For years, executives and analysts close to the company have expected Coke to take such a step. The Atlanta-based beverage giant faces rising pressure to find new growth after its beverage volumes stalled in the most recent quarter.
The moves come as Coke also tries to catch up in the U.S. ready-to-drink tea market, which also is growing fast as Americans thirst for more caffeine but less soda. The bottled tea category is led by the Lipton joint venture of PepsiCo and Unilever NV.
For Dunkin’ (DNKN) , it is the latest attempt to position itself in the U.S. as more of a coffee destination than a doughnut stops. Coffee already represents 50% of its U.S. sales, including hot, iced, brewed and espresso.

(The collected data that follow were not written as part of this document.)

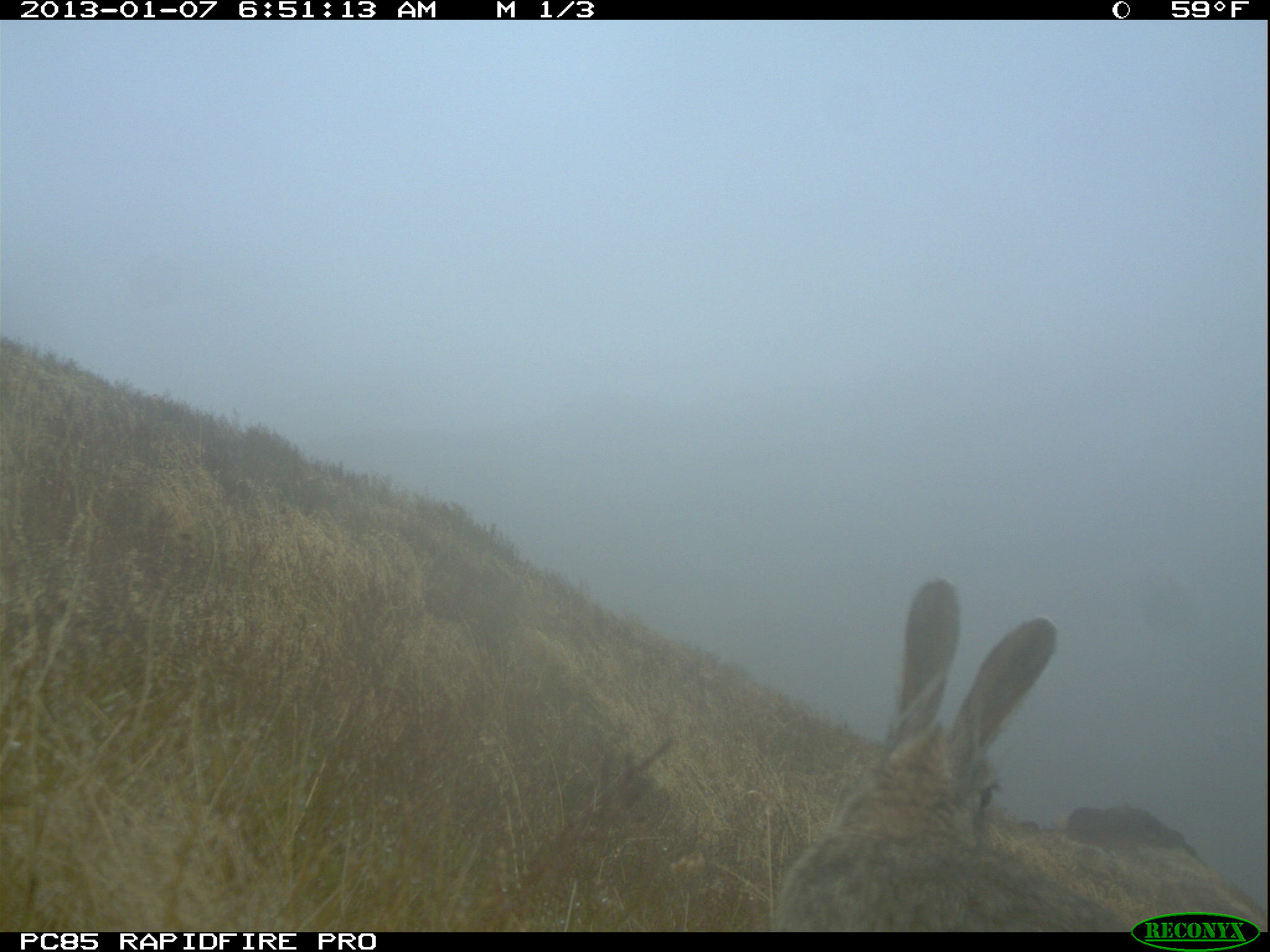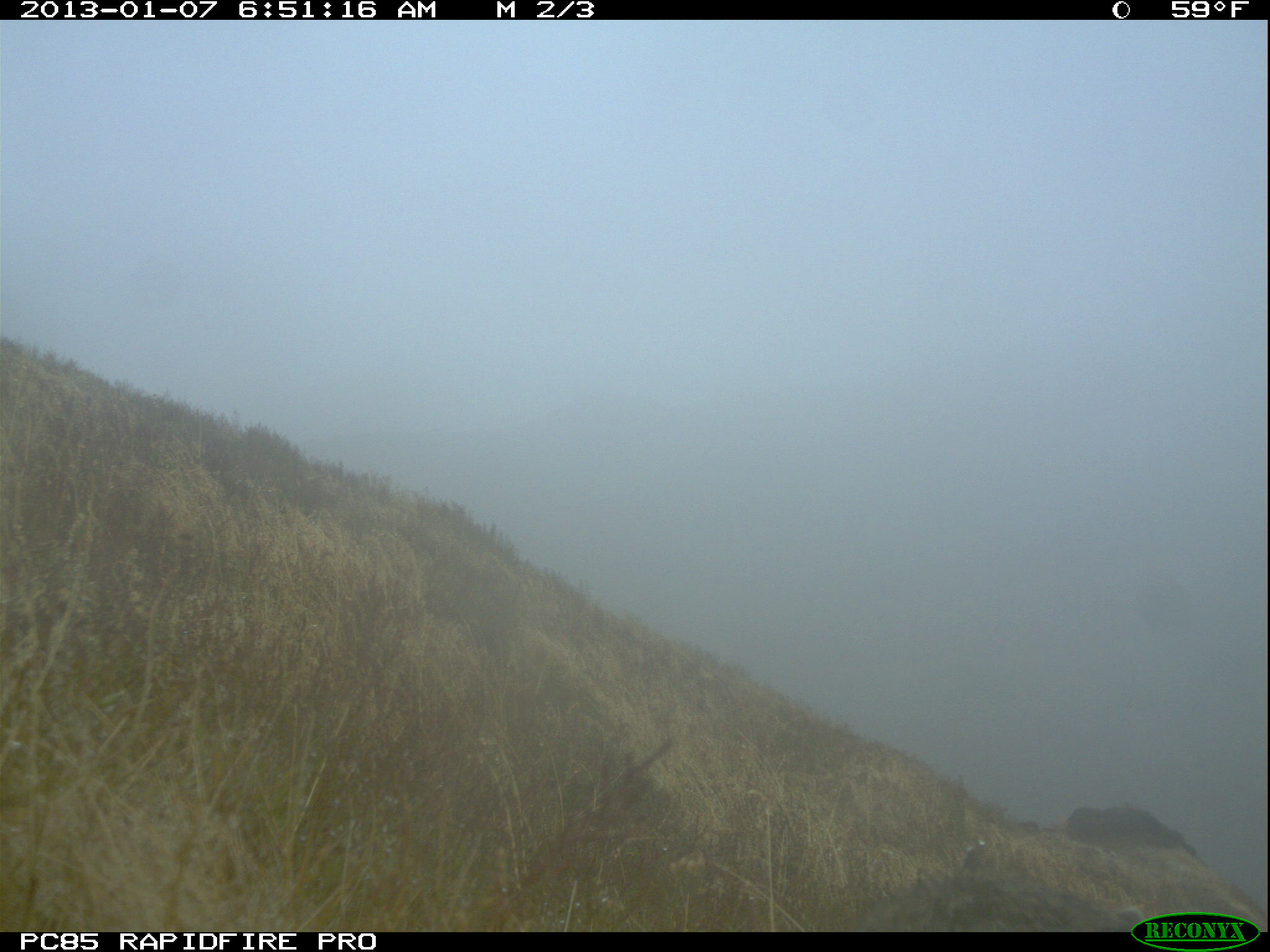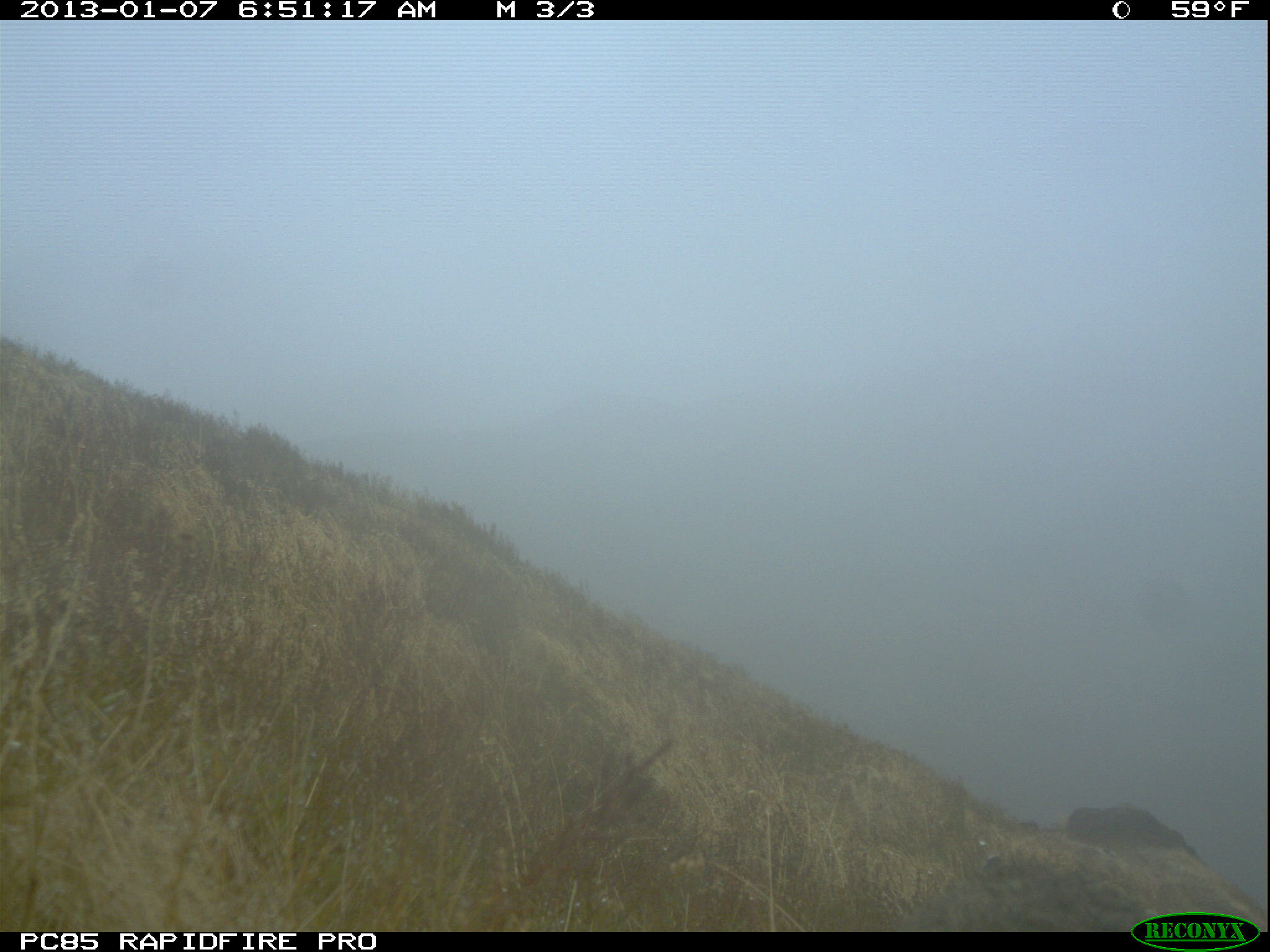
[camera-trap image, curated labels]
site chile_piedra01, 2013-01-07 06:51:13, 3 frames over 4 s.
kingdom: Animalia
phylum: Chordata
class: Mammalia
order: Lagomorpha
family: Leporidae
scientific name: Leporidae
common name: rabbits and hares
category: rabbit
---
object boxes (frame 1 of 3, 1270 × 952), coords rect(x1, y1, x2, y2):
rabbit: rect(763, 586, 1245, 910)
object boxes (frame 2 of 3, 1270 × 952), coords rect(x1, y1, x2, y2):
rabbit: rect(830, 827, 1259, 933)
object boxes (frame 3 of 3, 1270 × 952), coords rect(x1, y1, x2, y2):
rabbit: rect(895, 806, 1264, 932)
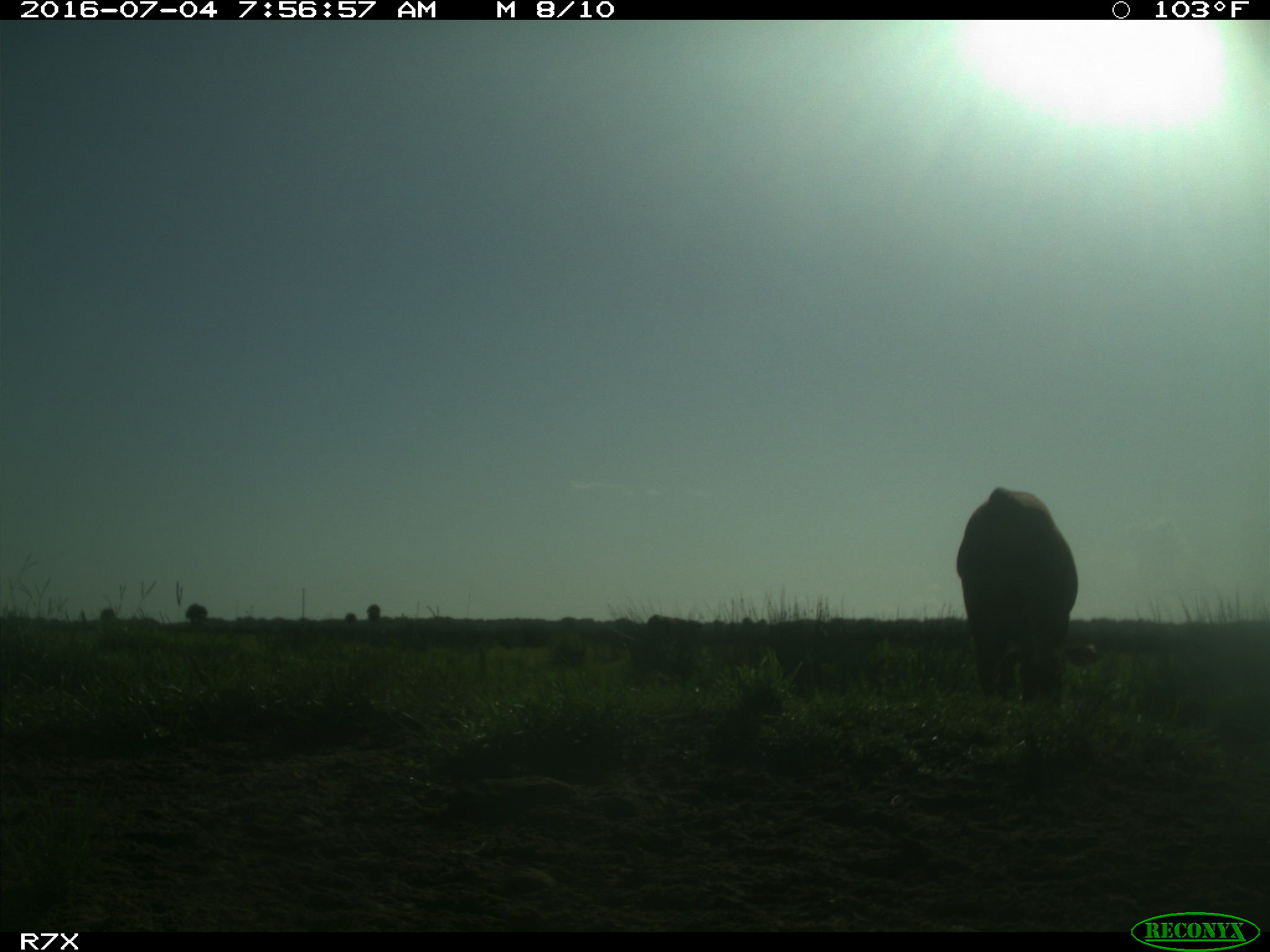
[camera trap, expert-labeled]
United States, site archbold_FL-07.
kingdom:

This summer, it rolled out cold brew coffee in some markets and is testing café au lait in New York.
Dunkin’ acknowledged bottled coffee sales in its doughnut shops could hurt sales of its iced coffee drinks but that many customers who buy coffee at Dunkin’ Donuts go elsewhere later in the day to buy a competitor’s bottled coffee brand.
“We want to stop that from happening,’’ Dunkin’ Chief Executive Nigel Travis said in an interview.
Under their partnership, Coke will pay a fee to Dunkin’ that will be split between the company and franchisees that operate nearly all of its shops. Neither company would disclose financial terms.
To make the coffee, Coke will make use of U.S. milk-making facilities through its Fairlife dairy joint venture, according to a person familiar with Coke’s plans.
Bottled coffee sales are still a fraction of soda and bottled water sales, in large part because many consumers prefer coffee hot and freshly brewed. Still, U.S. retail sales of ready-to-drink coffee rose 14% to $2.54 billion last year, the fourth straight year of at least 10% growth, according to the data service Euromonitor International.